Of interest, Eremina et al.²⁵ reported that a genetically mediated downregulation of VEGF-A in podocytes led to severe glomerular endothelial swelling ("endotheliosis") that progressed to endothelial necrosis rather than apoptosis; however, in that study, levels of Ang-1 and Ang-2 were not reported. Finally, in this study, it was found that, in young Pod/Ang-2 mice that had been exposed to doxycycline transplacentally and then via their mother's milk, the incidence of glomerular apoptosis was again increased versus Pod/+ mice, supporting further the proapoptotic role of excessive Ang-2 expression; notably, in the younger (3-wk-old) control mice, we found a higher incidence of glomerular apoptosis versus mature (18-wk-old) control mice, supporting a previous observation that immature glomeruli have a high incidence of endothelial cell programmed death.²⁶

Ang-2 Overexpression in Glomeruli Leads to Enhanced Proteinuria
When Ang-2 was induced by doxycycline administration to adults for up to 10 wk, mice developed increased albuminuria. This was not accompanied by significant glomerulosclerosis or by upregulation of a panel of fibrotic genes. As assessed by electrophoresis analyses (data not shown), the urine of mice in which glomerular Ang-2 had been induced contained prominent bands for relatively high molecular weight proteins that were barely detectable in control mice. Although the levels of albuminuria were not in the "nephrotic range," we consider that the source of the enhanced proteinuria was most likely to be a leaky glomerular barrier. Podocytes and their slit diaphragms bridging the foot processes constitute the main barrier to protein filtration.^27,28 In this context, we recorded reduced levels of nephrin protein in Pod/Ang-2 adult mice after doxycycline administration. The absence of major changes in the appearance of the glomerular basement membrane makes a structural cause for albuminuria less likely.²⁹ Moreover, we did not observe fusion of podocyte foot processes, which is frequently observed in conditions leading to proteinuria of glomerular origin.³⁰ This is not invariable, however^31,32; for example, Liu et al.³³ failed to find foot process fusion in the glomeruli of animals that were rendered proteinuric after administration of antibodies to Neph1 and nephrin proteins.

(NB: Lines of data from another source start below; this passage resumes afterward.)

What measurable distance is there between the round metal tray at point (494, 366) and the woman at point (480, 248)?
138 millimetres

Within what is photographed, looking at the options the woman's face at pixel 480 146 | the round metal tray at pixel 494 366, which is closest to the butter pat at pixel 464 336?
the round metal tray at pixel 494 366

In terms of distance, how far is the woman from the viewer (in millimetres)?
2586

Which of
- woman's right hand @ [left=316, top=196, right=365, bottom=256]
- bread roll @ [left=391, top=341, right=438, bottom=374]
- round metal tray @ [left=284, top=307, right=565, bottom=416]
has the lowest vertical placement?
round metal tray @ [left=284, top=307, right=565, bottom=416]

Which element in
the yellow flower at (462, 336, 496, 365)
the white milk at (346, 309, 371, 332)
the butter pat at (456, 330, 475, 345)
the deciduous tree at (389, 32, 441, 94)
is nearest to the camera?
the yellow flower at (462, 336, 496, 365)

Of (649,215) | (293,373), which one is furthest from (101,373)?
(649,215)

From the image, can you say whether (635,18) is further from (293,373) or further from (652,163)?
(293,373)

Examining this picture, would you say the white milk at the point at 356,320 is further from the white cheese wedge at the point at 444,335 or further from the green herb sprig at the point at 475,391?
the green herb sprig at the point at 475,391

Our data are consistent with the idea that (at least modest) protein leakage can occur through defective podocyte slit diaphragms via nephrin downregulation and that the podocyte structural alterations, frequently described in proteinuric diseases, are not always a prerequisite for the development of proteinuria and may be a later development.³⁴

The question remains, however, as to the cause of the downregulation of nephrin and VEGF-A in adult mice overexpressing glomerular Ang-2. On the assumption that both VEGF-A and nephrin are exclusively expressed by podocytes within glomeruli, there are several possible explanations. The first is based on the assumption that glomerular endothelia are the only local target cells for Ang-1 and Ang-2. It was previously demonstrated that cultured human podocytes do not express Tie-2,¹⁹ whereas the receptor is expressed in cultured human glomerular endothelia.³⁵ If these expression patterns can be taken as a paradigm for mouse glomeruli in vivo, then the observed downregulation of both VEGF-A and nephrin by podocytes in Ang-2–overexpressing glomeruli must be an indirect effect, secondary to perturbations in endothelial survival and/or paracrine signaling. An alternative explanation is that podocytes themselves express Tie-2 in addition to glomerular endothelia; that this may occur is suggested by the published observation of Satchell et al.¹⁹ that rat podocytes express Tie-2 in vivo and by our own unpublished observations that murine podocytes also express the same receptor in culture (data not shown). In addition, the biology of other cell types has been shown to be modulated by angiopoietins through integrin interactions given the absence of Tie-2 expression.⁶ In either case, it remains possible that podocytes are direct or indirect targets for Ang-1 and Ang-2, and this might explain the decreased levels of VEGF-A and nephrin.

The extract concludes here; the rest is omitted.